Back in 2006 I gave a short in talk at a KDE conference in Dublin on the topic of “A Standard ODF Object Model”, essentially laying out my thoughts on why we needed an “ODF Toolkit”. As part of that presentation I listed “20 Prototypical App Dev Scenarios”, my attempt to enumerate all the fundamental patterns of use for ODF. I did a blog post on this list later that year.
I’d like to augment that list with a new pattern of use, a clever idea suggested to me by Jomar Silva in an email quite a while ago, but an idea which I just recently warmed up to. I believe this technique could be quite powerful and should take its place as the 21st scenario for any ODF Toolkit.
It goes something like this:
If you have a toolkit written in a language, say Java, and the toolkit has API’s which you can use to both read and write ODF documents, then you can write a program that will read an ODF document and write out the Java code that would be needed to re-create that same ODF document. So it is a code generation pattern. Java code reads ODF and writes source code for Java program that can then be compiled to write ODF.

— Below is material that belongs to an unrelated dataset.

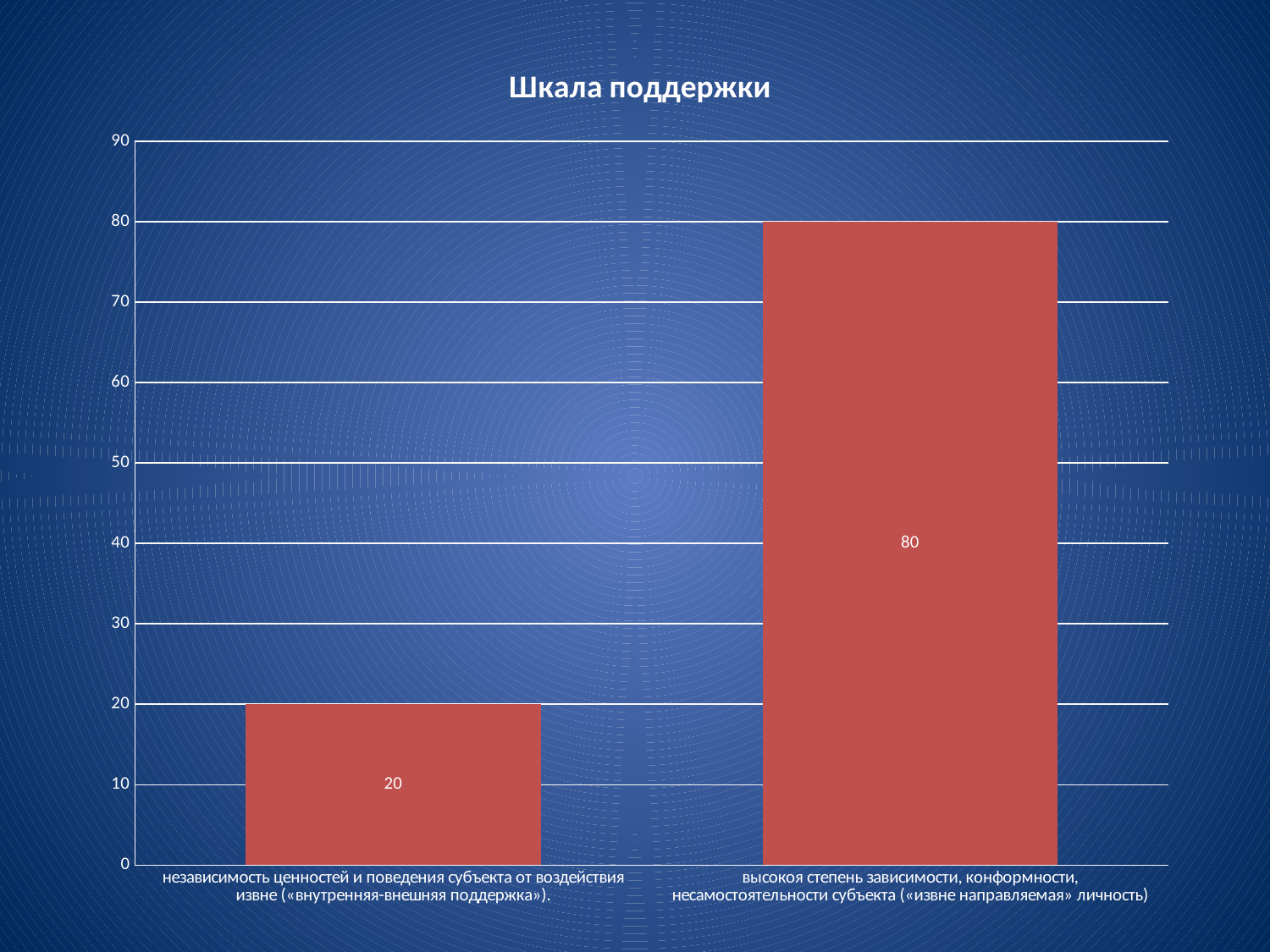
What is the title of the chart? Шкала поддержки How many categories are plotted in the chart? 2 What is the value for «высокоя степень зависимости, конформности, несамостоятельности субъекта («извне направляемая» личность)»? 80 What is the maximum value shown on the vertical axis? 90 Which category has the highest value? высокоя степень зависимости, конформности, несамостоятельности субъекта («извне направляемая» личность) What type of chart is shown on the slide? bar chart Is the value for «высокоя степень зависимости...» greater or less than 50? greater Which category has the lowest value? независимость ценностей и поведения субъекта от воздействия извне («внутренняя-внешняя поддержка»). Is the value for «независимость ценностей...» greater or less than 30? less Which is larger: the value for «независимость ценностей...» or the value for «высокоя степень зависимости...»? высокоя степень зависимости, конформности, несамостоятельности субъекта («извне направляемая» личность) What is the value for «независимость ценностей и поведения субъекта от воздействия извне («внутренняя-внешняя поддержка»)»? 20 What is the difference between the value for «высокоя степень зависимости...» and the value for «независимость ценностей...»? 60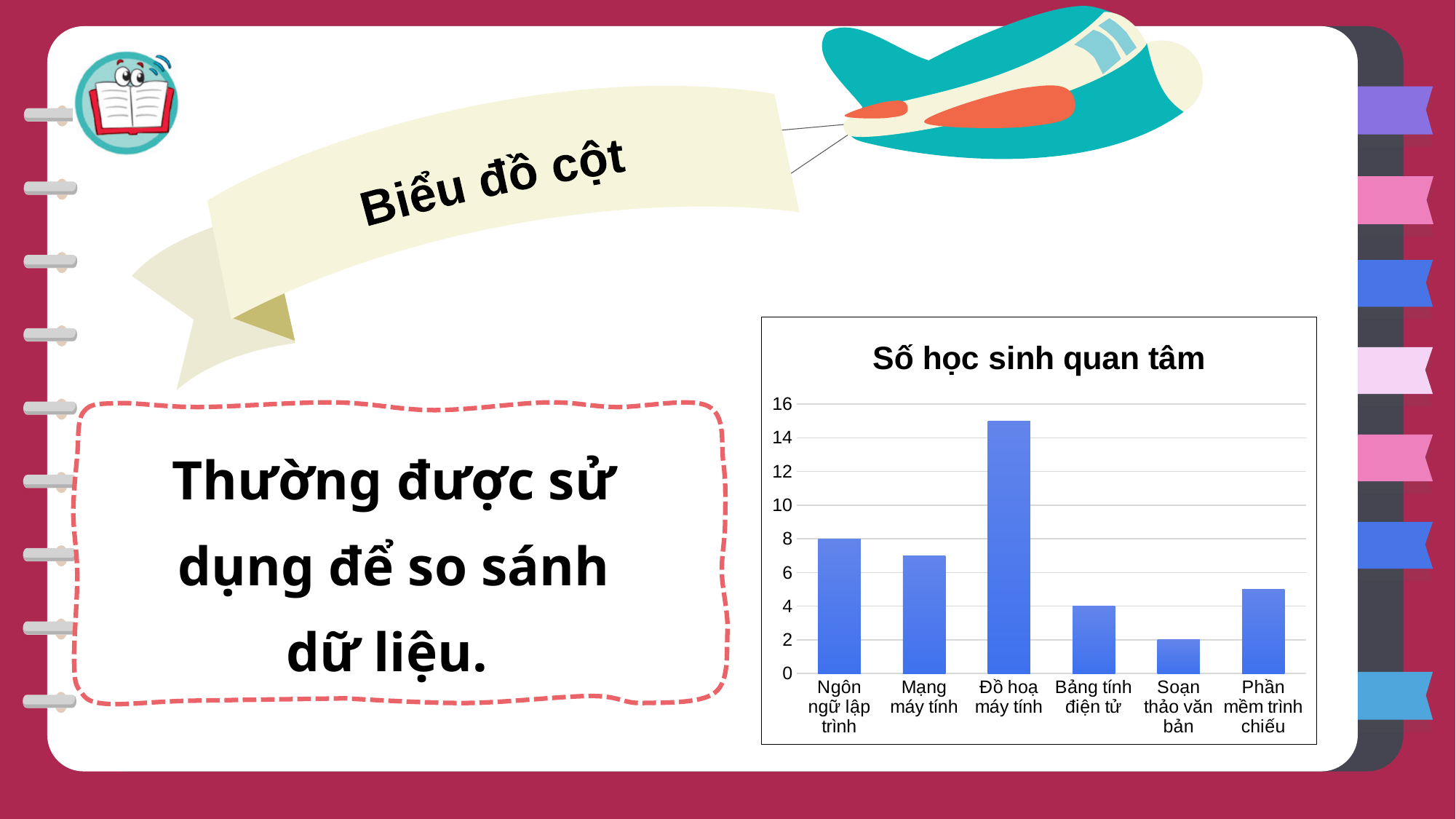
What kind of chart is shown on the slide? bar chart How many categories are shown on the x axis of the chart? 6 What is the value for Ngôn ngữ lập trình? 8 Which category has the highest value in the chart? Đồ hoạ máy tính Which category has the lowest value in the chart? Soạn thảo văn bản What is the value for Bảng tính điện tử? 4 Is the value for Đồ hoạ máy tính greater or less than 14? greater What is the value for Soạn thảo văn bản? 2 What is the title of the chart on the slide? Số học sinh quan tâm Which is larger, the value for Phần mềm trình chiếu or the value for Soạn thảo văn bản? Phần mềm trình chiếu Is the value for Mạng máy tính greater or less than 8? less What is the difference between the values for Ngôn ngữ lập trình and Bảng tính điện tử? 4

This is very useful in a number of situations. For example, you can design your document in a familiar tool, like your word processor. Get all of the styles and layout correct and then run the code generator to generate the Java source file. Then hand-edit the source code to make changes, such as substitutions, insertions, looping to copy content down a row, etc. You could even adopt a place-holder convention in your original document, to make it easier to find the areas that you wanted to replace. For example “REPLACE-FNAME” and “REPLACE-LNAME” might be be a good place-holder.
Of course, this idea is of general applicability, not just limited to ODF. It could be applied, and for all I know has been applied to HTML, etc.